You won’t bleed. That sent a little shiver up my spine. You. Won’t. Bleed. I had an idea what the chained rite that Hodge performed in the woods might be, but I hoped I was wrong. I had to test it out. To make sure. Maybe that explained why the others were unafraid when they brazenly entered my domain. They were never scared because they wouldn’t get hurt. But how did the rite work? How could I go around it? Another spell to counter it, maybe?

No, I had to be patient. I had to wait until these cultists made a mistake. And they will regret it.

“Come on, dickwad. Follow me,” Rebecca said, not a fan that she would be stuck with Kirk, and the man grumbled after her. They went out the back door.

“Where do you think Mark Castle could be?” Melanie asked Hodge.

Right behind you, motherfuckers.

Hodge shrugged. “If he’s smart, far away from me.”

“Oh, is that right?” I laughed. I wanted to poke his shoulder just to freak him out, but I held back.

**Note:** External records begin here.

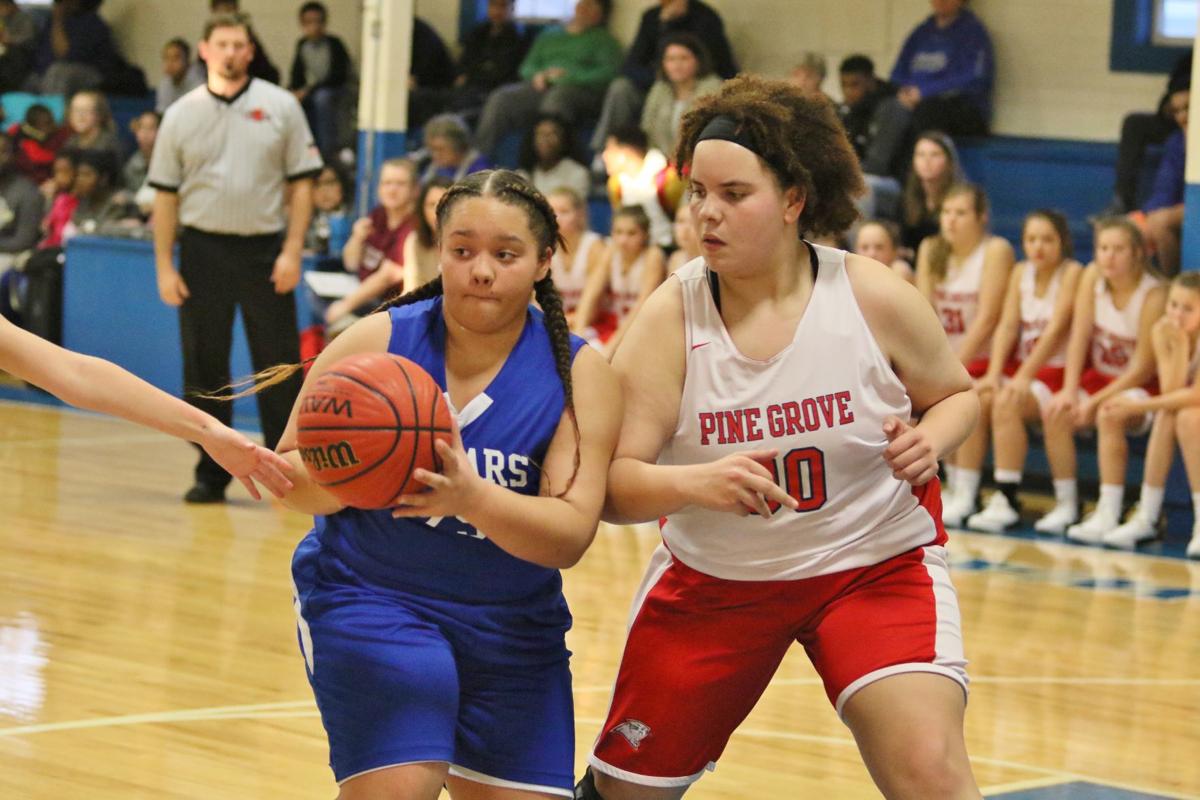 Opening Day Of Junior High Tct Sports Djournal Com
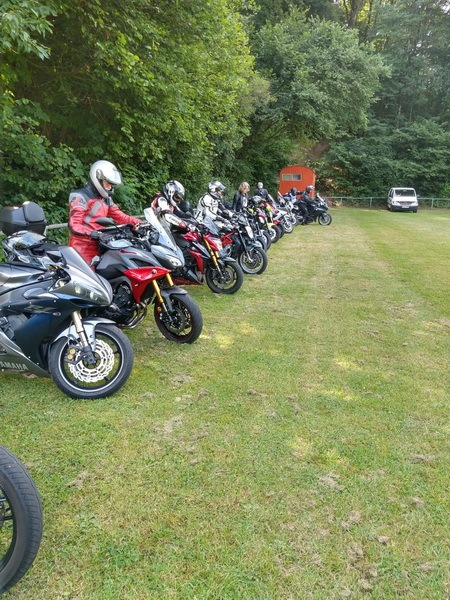 IMG-20190720-WA0038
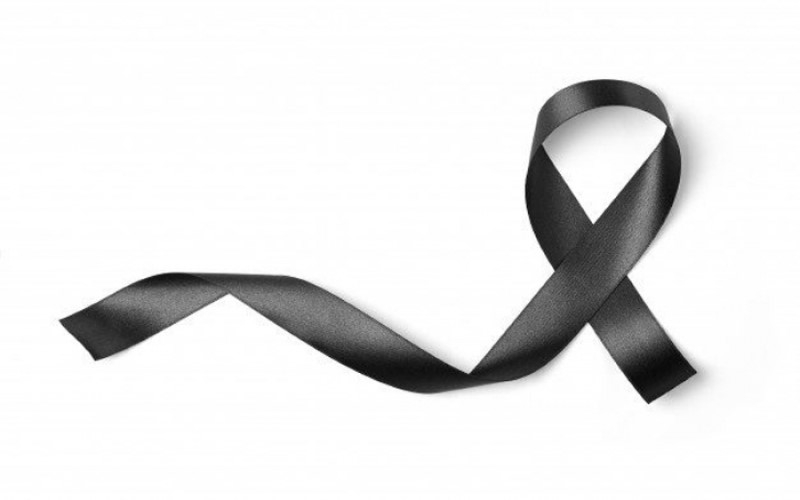 En Memoria de Don Pedro Agurto: Una Luz en Nuestra Comunidad Salesiana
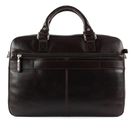 PICARD Buddy Working Bag Cafe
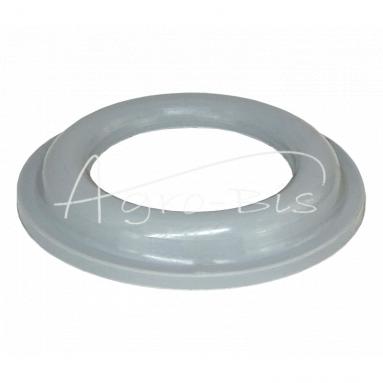 Osłona pierścień łożyska 35x62            plastikowy kombajn Bizon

“Where should we start then?”

“We’ll start on the second floor and work our way down. While you’re here, Jenna, why don’t you look around the living room?”

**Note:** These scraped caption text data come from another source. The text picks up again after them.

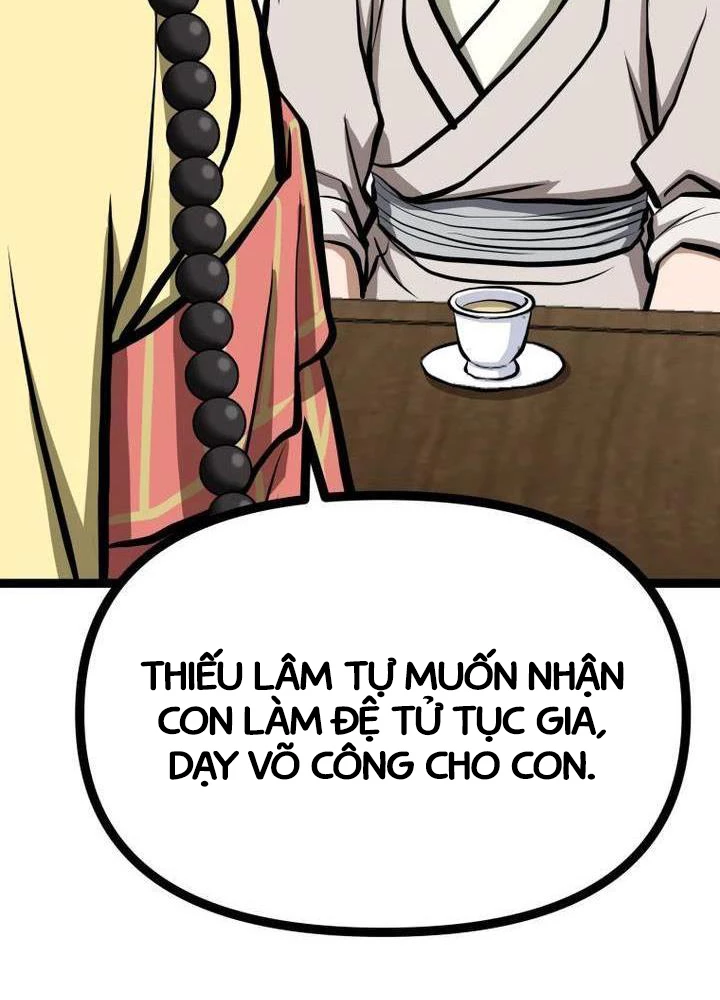 Nhất Bộ Thần Quyền Chapter 15 - Trang 3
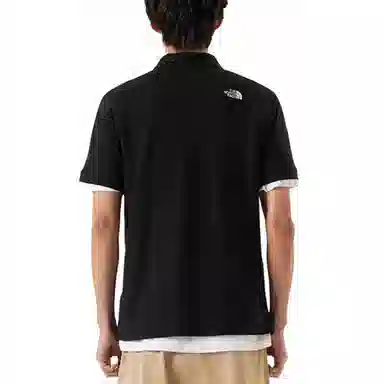 THE NORTH FACE Polo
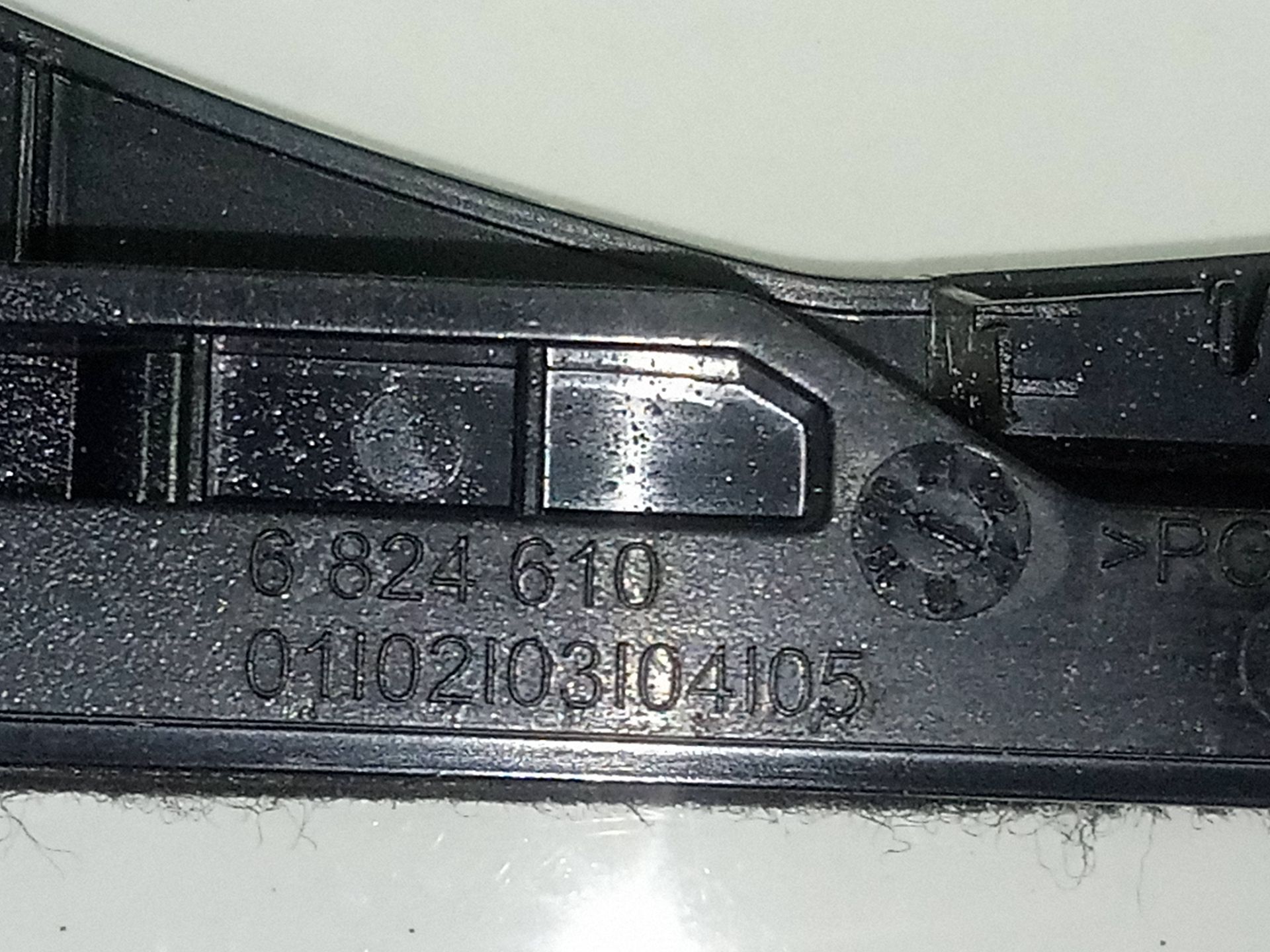 No identificado bmw serie z4 roadster (g29) sdrive 30i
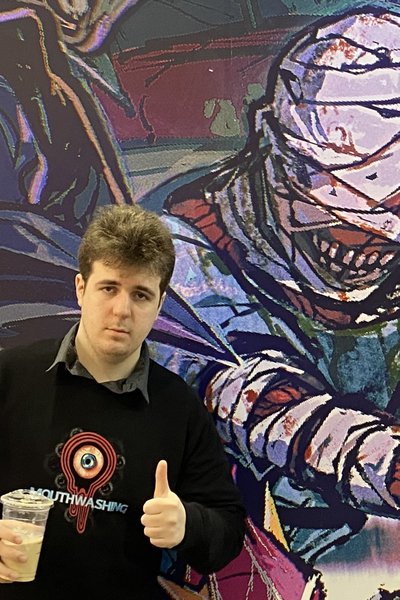 GDC Profile Pic Big - Jeffrey Tomec.jpg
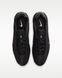Оригінальні жіночі кросівки Nike Shox Z "Black/Metallic Silver/Multi-Color" (IM6051-001) IM6051-001 фото 4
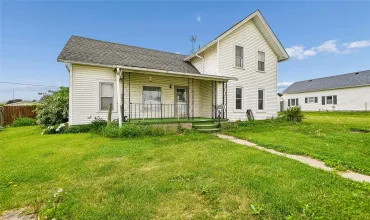 Onslow, Iowa 52321, Residential, Sale, MLS #2603552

“I can do that,” Jenna said, goosebumps running up her arms. “This cabin is giving me the creeps, by the way. And I usually don’t get creeped out.”

“That’s just magic. Jen,” said Hodge. “Pure magic.”

It was only nine o’clock in the evening, and sunrise wasn’t until 6:55 AM. Ten hours. Enough time to do what must be done.

I doubted they’d make it until midnight if everything went as planned.